Mesmo quando ela possui
A mesma plácida elegância,
O mesmo reboco claro,
Riso franco de varandas,

uma casa não é nunca
só para ser contemplada;
melhor: somente por dentro
é possível contemplá-la.

Seduz pelo que é dentro,
ou será, quando se abra;
pelo que pode ser dentro
de suas paredes fechadas;

pelo que dentro fizeram
com seus vazios, com o nada;
pelos espaços de dentro,
não pelo que dentro guarda;

pelos espaços de dentro:
seus recintos, suas áreas,
organizando-se dentro
em corredores e salas,

os quais sugerindo ao homem
estâncias aconchegadas,
paredes bem revestidas
ou recessos bons de cavas,

exercem sobre esse homem
efeito igual ao que ela me causava:
a vontade de corrê-la
por dentro, de visitá-la.

Mas hoje só há distância.
E hoje amealho autoperguntas.

Por que amou por que amou
se sabia
p r o i b i d o p a s s e a r s e n t i m e n t o s
ternos ou desesperados
nesse museu do pardo indiferente
me diga : mas por que
amar sofrer talvez como se morre
de varíola voluntária vágula evidente?

ah PORQUEAMOU
e se queimou
todo por dentro por fora nos cantos ecos
lúgubres de mim mesmo
irm (ã,o) retrato espetáculo por que amou?

se era para
ou era por
como se entretanto todavia
toda via mas toda vida
é indagação do achado e aguda espotejação
da carne do conhecimento, ora veja

(E me ofereço autorespostas:)

permita cavalheir (o,a)
amig (o,a) me releve
este malestar
cantarino escarninho piedoso
este querer consolar sem muita convicção
o que é inconsolável de ofício
a morte é esconsolável consolatrix consoadíssima
a vida também
tudo também
mas o amor car (o,a) colega este não consola nunca de núncaras

E resta o silêncio do tentado.

De modo que quando o vendaval chegar
(Não sei se duro ou caroável),
talvez eu tenha medo.
Talvez sorria, ou diga:
- Alô, iniludível!
O meu dia foi bom, pode a noite descer.
(A noite com os seus sortilégios.)
Encontrará lavrado o campo, a casa limpa,
A mesa posta,
Com cada coisa em seu lugar.

Eu fiz o que podia que achei que você queria.

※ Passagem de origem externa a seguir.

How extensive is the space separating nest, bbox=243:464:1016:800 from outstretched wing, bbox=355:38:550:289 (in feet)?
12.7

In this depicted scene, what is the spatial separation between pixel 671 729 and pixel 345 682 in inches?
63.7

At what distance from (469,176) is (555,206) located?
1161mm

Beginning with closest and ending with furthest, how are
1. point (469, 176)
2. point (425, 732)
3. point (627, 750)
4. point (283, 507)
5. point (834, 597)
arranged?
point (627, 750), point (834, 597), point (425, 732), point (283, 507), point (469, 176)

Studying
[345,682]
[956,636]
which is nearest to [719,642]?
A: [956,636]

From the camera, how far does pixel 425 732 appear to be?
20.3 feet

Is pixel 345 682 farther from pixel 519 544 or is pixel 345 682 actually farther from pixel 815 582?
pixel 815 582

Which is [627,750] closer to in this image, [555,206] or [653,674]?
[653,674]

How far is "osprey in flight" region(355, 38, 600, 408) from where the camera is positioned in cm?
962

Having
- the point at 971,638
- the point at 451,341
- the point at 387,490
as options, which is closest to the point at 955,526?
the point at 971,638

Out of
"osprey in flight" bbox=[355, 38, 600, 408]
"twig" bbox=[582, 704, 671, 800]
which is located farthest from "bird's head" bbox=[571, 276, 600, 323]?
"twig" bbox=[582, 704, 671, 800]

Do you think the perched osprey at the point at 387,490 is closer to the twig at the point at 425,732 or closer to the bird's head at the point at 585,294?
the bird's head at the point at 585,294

E se é para ser assim, um álbum de retratos,
Que eu tenha ao menos com que me cobrir:
Uns retalhos de MuriloMendesJoãoCabralCarlosDrummondManuelBandeira
E uns pedaços de mim mesmo
Antes que a noite chegue
Antes do vendaval.

(Poemas respeitosamente mutilados aqui, por uma causa maior que todos eles: “Pré-história”, ”A mulher e a casa”, “Amar-amaro” e “Consoada”).

1 comment:

Angélica Seguí said...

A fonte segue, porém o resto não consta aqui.